Inmensos guerreros de barbas doradas y ojos salvajes estaban sentados o
recostados sobre burdos bancos, recorrían el salón o estaban tumbados cuan
largos eran sobre el suelo. Bebían generosamente de cuernos espumeantes y
de odres de piel, y se hartaban con grandes pedazos de pan de centeno, y con
enormes trozos de carne que cortaban con sus dagas arrancándolos a patas
enteras asadas. Era una escena de extraña incongruencia, pues en contraste
con estos hombres bárbaros y sus burdas canciones y gritos, las paredes
estaban cubiertas de raros despojos que mostraban artesanías civilizadas.

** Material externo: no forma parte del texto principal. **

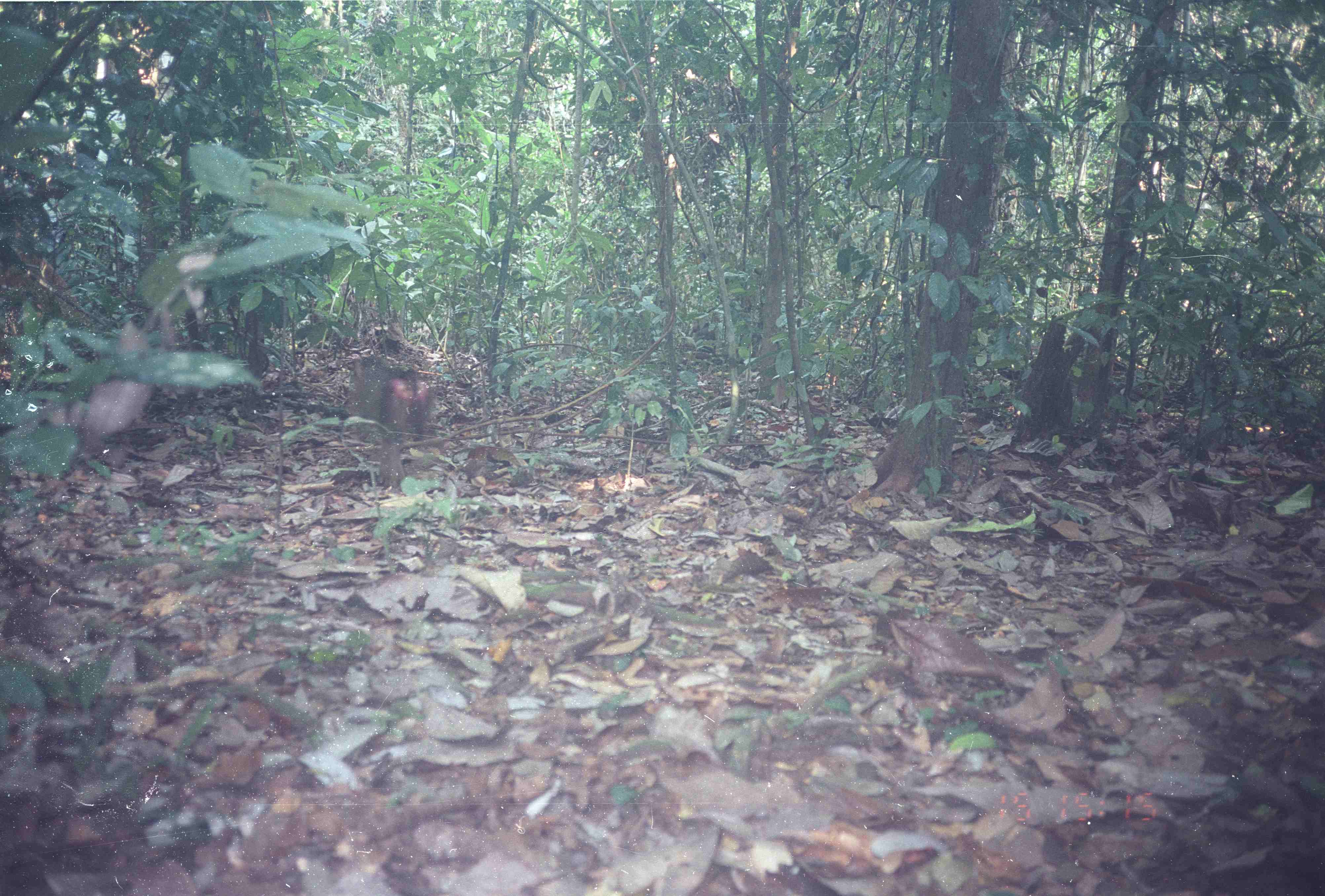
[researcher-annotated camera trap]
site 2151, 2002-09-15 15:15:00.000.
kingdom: Animalia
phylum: Chordata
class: Mammalia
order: Primates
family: Cercopithecidae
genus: Macaca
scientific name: Macaca nemestrina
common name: southern pig-tailed macaque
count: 1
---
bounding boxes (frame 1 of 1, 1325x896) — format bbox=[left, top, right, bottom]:
macaca nemestrina: bbox=[347, 353, 436, 485]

Exquisitos tapices que las mujeres normandas habían tejido; armas
delicadamente cinceladas que habían blandido los príncipes de Francia y
España; armaduras y atavíos de seda de Bizancio y el Oriente; pues los
dragones llegaban muy lejos. Junto a estos estaban expuestos los despojos de
la caza, para mostrar el dominio del vikingo sobre las bestias tanto como
sobre los hombres.
El hombre moderno apenas puede imaginar los sentimientos que Turlogh
O’Brien albergaba hacia aquellos hombres. Para él eran ogros-diablos que
habitaban en el norte sólo para descender sobre la gente pacífica del sur. Todo
el mundo era su presa, estaba a su entera disposición, para tomarlo y usarlo
como complaciera a sus bárbaros caprichos. Su cerebro palpitaba y ardía
mientras miraba. Los odiaba como sólo pueden odiar los gaélicos; odiaba su
magnífica arrogancia, su orgullo y su poder, su desprecio hacia todas las
demás razas, sus ojos severos e imponentes; por encima de todo odiaba
aquellos ojos que miraban con desdén y amenaza al mundo. Los gaélicos eran
crueles pero tenían extraños momentos de sentimientos y amabilidad. Entre
los rasgos de los nórdicos no se incluían los sentimientos.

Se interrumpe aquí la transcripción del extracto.